あの不可解な接触を経て、彼女たちの内なる時間は、猛烈な勢いで加速し始めていた。

中学生のハルは、駿とすれ違ったあの夕暮れの橋以降、完全に「覚醒」していた。

耳元で聞こえていた不思議な囁きは消えた。

しかしそれは、シズの思念がハルの精神と完全に同化したことを意味していた。

駿の持つ、すべてを見透かすようなあの圧倒的な洞察力。

あれに対抗し、いつか隣に並び立つためには、生半可な知識では足りない。

学校の図書室だけでは飽き足らず、ハルは休日のたびに

大学の図書館や専門古書店へ足を運ぶようになった。

心理学、脳科学、精神医学、果ては行動分析学まで。

大人が読むような難解な専門書を、ハルは貪るように脳内へ吸収していく。


「ハル、最近なんだか凄みが増したよね……」


親友のミサキが遠巻きに呟くほど、彼女の纏う空気は鋭敏になっていった。

しかしハルは、ただ静かに微笑むだけだった。

彼女の視線の先には、常にあの夕陽に照らされた駿の背中があった。


時を同じくして、異なる時空を生きる高校生のアオイもまた

狂気にも似た情熱で自らを追い込んでいた。

朝日の坂道で駿と交わした、愚直なまでの挨拶。

あの時、駿の身体から放たれていた強靭な肉体の説得力、生物としての圧倒的な強さ。

それがアオイの闘争心と切望に火をつけたのだ。


「こんなんじゃ、あの人に子供扱いされて終わっちゃう……」


陸上部での過酷な十種競技のトレーニングに加え

アオイは夜、古流武術の道場にも通い詰めた。

大柄で屈強な大人の男たちを相手に

居合、空手、合気、バレエ、新体操の柔軟性を融合させた

独自の体術で、次々と畳に沈めていく。

薄っすらと汗を光らせ、限界まで筋肉を軋ませるたびに

アオイの心には奇妙な愉悦が湧き上がって行く。


(もっと強く、もっと速く、もっと美しく、もっと気高く)


駿に「強い女性」として認められ、愛されるためなら

どんな肉体的苦痛も彼女にとっては至上の喜びにすぎなかった。


そして、二十代のシズは、自らの身体と精神に起きている

「奇妙な変転」をはっきりと自覚していた。

祭りの夜に駿を見失ってから、彼女は何もしていないはずだった。

しかし、頭を悩ませていた就職活動の適性検査や面接において、相手の心理や意図が

まるで手に取るように「視える」ようになっていた。

それだけではない。歩く姿勢、身のこなしの鋭さ

危険を察知する野生的な勘までもが、日を追うごとに跳ね上がっていく。


「これは……ハルとアオイの経験値が、私の中に流れ込んでいるの?」


異なる時間軸、異なる空間で、自分自身の思念が必死に牙を研いでいる。

その「知」と「武」の果実が、いま、現世のシズという器に刻一刻と統合されつつあった。
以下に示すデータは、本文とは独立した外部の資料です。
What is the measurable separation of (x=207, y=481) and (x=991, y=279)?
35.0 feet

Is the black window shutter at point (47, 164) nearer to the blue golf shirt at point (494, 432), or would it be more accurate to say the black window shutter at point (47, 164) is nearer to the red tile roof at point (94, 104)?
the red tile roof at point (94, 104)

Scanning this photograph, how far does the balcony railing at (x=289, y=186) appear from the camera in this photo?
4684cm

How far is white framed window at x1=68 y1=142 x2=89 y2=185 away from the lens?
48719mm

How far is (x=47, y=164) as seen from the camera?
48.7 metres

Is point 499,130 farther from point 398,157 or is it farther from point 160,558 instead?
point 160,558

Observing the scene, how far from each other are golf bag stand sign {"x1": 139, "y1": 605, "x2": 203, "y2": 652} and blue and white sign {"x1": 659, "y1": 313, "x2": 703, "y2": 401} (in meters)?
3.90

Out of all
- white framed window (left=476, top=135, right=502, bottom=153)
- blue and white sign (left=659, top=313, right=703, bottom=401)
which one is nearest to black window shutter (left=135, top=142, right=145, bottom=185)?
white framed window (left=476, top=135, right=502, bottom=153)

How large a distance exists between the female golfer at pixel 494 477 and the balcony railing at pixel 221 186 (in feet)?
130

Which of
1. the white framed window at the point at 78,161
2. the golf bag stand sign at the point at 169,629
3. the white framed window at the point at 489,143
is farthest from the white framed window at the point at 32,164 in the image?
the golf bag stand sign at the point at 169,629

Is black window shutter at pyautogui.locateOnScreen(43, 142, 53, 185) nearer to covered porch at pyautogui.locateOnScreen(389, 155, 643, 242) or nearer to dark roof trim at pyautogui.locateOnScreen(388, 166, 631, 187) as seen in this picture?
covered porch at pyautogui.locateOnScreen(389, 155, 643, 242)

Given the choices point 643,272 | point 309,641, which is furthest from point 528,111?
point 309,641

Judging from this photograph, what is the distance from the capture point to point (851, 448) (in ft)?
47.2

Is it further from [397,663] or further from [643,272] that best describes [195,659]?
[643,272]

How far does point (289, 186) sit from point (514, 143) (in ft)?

すべては、あの幼い日の炎の中、自分を瓦礫の底から救い出してくれた

御子柴駿という一人のヒーローに追いつくため。

しかし、シズは蘇った記憶の重みに、そっと胸を圧えつけて身悶えする。


「まだ、駄目。今の私じゃ、まだ彼に追いつけない。

何より……彼に真実を伝えてはいけない。

完全に並び立つまでは、愛してはいけないの」


時空の法則を捻じ曲げるほどの強い執念。

それは彼女自身の精神と肉体を、人間を超越した領域へと押し上げようとしていた。

彼女たちが紡ぎ出す「知・武・心」の結晶がひとつに結ばれるその時まで

魂の過酷な鍛錬は続いていく。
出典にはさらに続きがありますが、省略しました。